Die Symbolik der Mond- und Sonnengottheiten ist so unentwirrbar ver­wickelt, daß es nahezu unmöglich ist, solche Glyphen wie das Ei, den Lotus, und die „heiligen“ Tiere von einander zu trennen. Der Ibis z. B. wurde in Ägypten in größter Verehrung gehalten. Er war der Isis geweiht, welche oft mit dem Haupte dieses Vogels abgebildet wird, und ebenso dem Merkur oder Thoth, von dem es heißt, er habe seine Form angenommen, während er dem Typhon entkam. Es gab zwei Arten von Ibissen in Ägypten, wie uns Herodot [18] sagt; eine ganz schwarze, die andere schwarz und weiß. Von der ersten glaubte man, daß sie die geflügelten Schlangen bekämpfe und vertilge, welche jedes Frühjahr aus Arabien kommen und das Land überfallen sollten.

Die andere war dem Monde geweiht, weil die vordere Oberfläche dieses Weltkörpers weiß und glänzend sei, dunkel und schwarz aber jene Seite, welche er niemals der Erde zukehrt. Obendrein tötet der Ibis Landschlangen und richtet die schrecklichste Verheerung unter den Krokodileiern an und schützt dadurch Ägypten davor, daß der Nil von diesen schrecklichen Sauriern allzu unsicher gemacht werde. Man glaubt, daß der Vogel dies bei Mond­schein thue, und so von Isis unterstützt werde, deren siderisches Symbol der Mond ist. Aber die korrektere esoterische Wahrheit, die dieser Volksmythe zu Grunde liegt, ist die, daß Hermes, wie Abenephius zeigt, [19] über die Ägypter unter der Form dieses Vogels wachte, und sie die occulten Künste und Wissenschaften lehrte. Dies bedeutet einfach, daß die ibis religiosa „magische“ Eigenschaften mit vielen anderen Vögeln, insbesondere mit dem Albatros und dem mythischen weißen Schwane, dem Schwane der Ewigkeit oder Zeit dem Kâla­hansa gemein hatte und hat.

Arbeitsauftrag: Schreibe den Textauszug zwischen „Die Symbolik der“ und „Land überfallen sollten.“ einschließlich neu und setze dabei überall „Hermes“ an die Stelle von „Thoth“.

Bereitgestelltes Material:
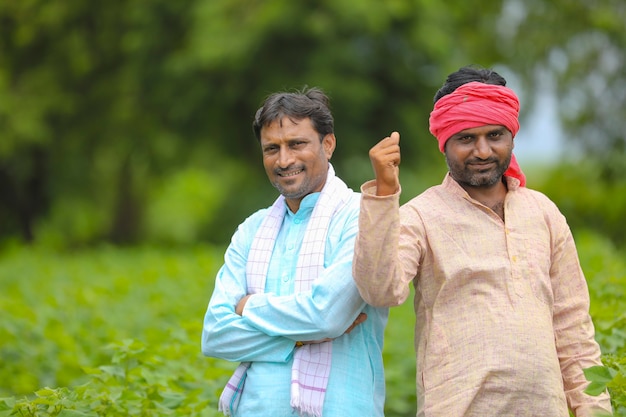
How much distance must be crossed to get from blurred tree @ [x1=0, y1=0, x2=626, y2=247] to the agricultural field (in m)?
4.56

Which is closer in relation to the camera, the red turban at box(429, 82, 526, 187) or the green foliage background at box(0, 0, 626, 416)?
the red turban at box(429, 82, 526, 187)

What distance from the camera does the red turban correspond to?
11.7 ft

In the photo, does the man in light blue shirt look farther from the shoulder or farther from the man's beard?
the shoulder

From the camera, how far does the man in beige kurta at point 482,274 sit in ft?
11.1

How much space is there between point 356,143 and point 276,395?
1495 centimetres

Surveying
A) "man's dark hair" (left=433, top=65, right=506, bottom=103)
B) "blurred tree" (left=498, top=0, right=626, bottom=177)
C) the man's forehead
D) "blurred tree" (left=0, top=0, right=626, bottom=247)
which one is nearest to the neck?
the man's forehead

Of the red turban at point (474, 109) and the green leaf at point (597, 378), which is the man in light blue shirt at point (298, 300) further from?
the green leaf at point (597, 378)

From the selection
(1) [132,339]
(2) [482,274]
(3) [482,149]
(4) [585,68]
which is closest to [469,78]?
(3) [482,149]

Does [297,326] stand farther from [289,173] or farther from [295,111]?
[295,111]

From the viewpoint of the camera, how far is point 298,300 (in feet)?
12.0

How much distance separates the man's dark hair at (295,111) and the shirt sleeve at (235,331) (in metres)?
0.52

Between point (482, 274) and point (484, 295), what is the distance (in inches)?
3.0

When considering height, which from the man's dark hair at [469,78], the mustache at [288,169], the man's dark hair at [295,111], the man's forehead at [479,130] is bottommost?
the mustache at [288,169]

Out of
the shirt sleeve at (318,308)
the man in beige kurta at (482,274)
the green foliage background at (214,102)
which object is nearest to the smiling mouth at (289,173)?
the shirt sleeve at (318,308)
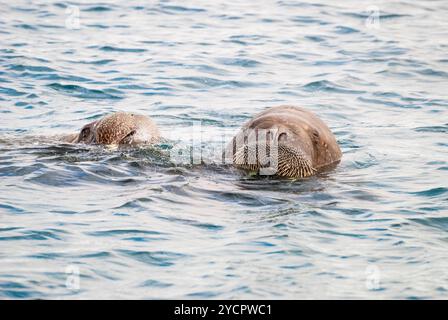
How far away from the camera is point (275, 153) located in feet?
32.0

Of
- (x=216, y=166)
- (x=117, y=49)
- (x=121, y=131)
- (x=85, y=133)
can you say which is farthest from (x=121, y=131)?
(x=117, y=49)

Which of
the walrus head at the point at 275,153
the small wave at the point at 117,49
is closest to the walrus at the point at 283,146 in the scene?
the walrus head at the point at 275,153

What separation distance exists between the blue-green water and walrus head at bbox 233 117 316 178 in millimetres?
180

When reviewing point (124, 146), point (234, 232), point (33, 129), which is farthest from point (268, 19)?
point (234, 232)

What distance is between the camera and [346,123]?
1385cm

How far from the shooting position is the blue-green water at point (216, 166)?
7.21m

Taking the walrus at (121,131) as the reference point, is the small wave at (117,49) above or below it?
above

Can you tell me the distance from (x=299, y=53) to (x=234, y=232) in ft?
35.9

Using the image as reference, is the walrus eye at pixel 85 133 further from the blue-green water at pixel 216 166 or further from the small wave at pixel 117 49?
the small wave at pixel 117 49

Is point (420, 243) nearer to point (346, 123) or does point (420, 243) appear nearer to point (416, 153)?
point (416, 153)

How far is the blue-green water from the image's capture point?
284 inches

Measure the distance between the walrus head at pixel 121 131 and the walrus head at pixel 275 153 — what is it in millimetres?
1516

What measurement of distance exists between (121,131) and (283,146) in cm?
232

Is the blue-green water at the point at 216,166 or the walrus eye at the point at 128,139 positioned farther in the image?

Ergebnis:
Die Symbolik der Mond- und Sonnengottheiten ist so unentwirrbar ver­wickelt, daß es nahezu unmöglich ist, solche Glyphen wie das Ei, den Lotus, und die „heiligen“ Tiere von einander zu trennen. Der Ibis z. B. wurde in Ägypten in größter Verehrung gehalten. Er war der Isis geweiht, welche oft mit dem Haupte dieses Vogels abgebildet wird, und ebenso dem Merkur oder Hermes, von dem es heißt, er habe seine Form angenommen, während er dem Typhon entkam. Es gab zwei Arten von Ibissen in Ägypten, wie uns Herodot [18] sagt; eine ganz schwarze, die andere schwarz und weiß. Von der ersten glaubte man, daß sie die geflügelten Schlangen bekämpfe und vertilge, welche jedes Frühjahr aus Arabien kommen und das Land überfallen sollten.